To achieve a good dyeing you have to consider the following aspects:
– The intrinsic properties of the leather that you want to dye, especially its behavior in the different dyeing methods and with the dyes that are used in each case.
– The properties that the dyeing must have (degree of penetration, fastness, etc.)
– The rules of light and color, the effect of light reflected by the dyed bodies and tones obtained by mixing the fundamental colors.
– The properties of dyes: tone, intensity, affinity to the skin, penetration power and degree of fixation.
Dyes are organic substances soluble in an acidic, neutral or basic medium, which have an unsaturated molecular structure, that is, electronically unstable. Two groups can be distinguished: those responsible for the absorption of light, called chromophores and those capable of fixing the dye molecule to the skin and even intensify the role of chromophores, called auxocromos,
SERADYE is our full range of acid dyes. These are low molecular weight anionics that contain strong acid groups. In general they have good penetration. This depends on the particle size, the molecular weight of the dye, the solubility and the degree of sulfonation. Its solubility increases with the presence of hydrophilic groups, mainly sulphonic, hydroxyl and iminic groups. React mainly by salt bond (much influence of pH).

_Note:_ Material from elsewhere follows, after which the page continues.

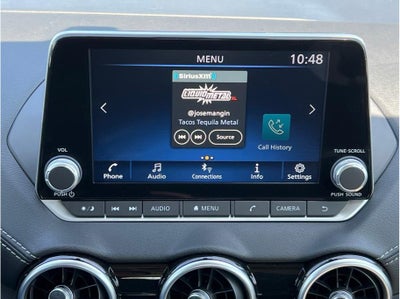 2025 Nissan Sentra SV Sedan 4D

Factors influencing the tincture are:
– The hardness of the water. There may be precipitations with the presence of calcium, iron or magnesium, fixing the dye on the meat side.
– Temperature. If this is high, it favors the affinity because it increases the speed of reaction, obtaining more intense and superficial tints. At low temperatures, the dyes are clearer and penetrated.
– A higher volume of bath, less penetration.
– The longer filming time, the more penetration.
– A more mechanical effect, greater penetration.
– The pH favors the penetration or fixation of the dyes
– Color auxiliaries or dispersants such as SERTAN ND or SERTAN NP improve the leveling and penetration of the dye.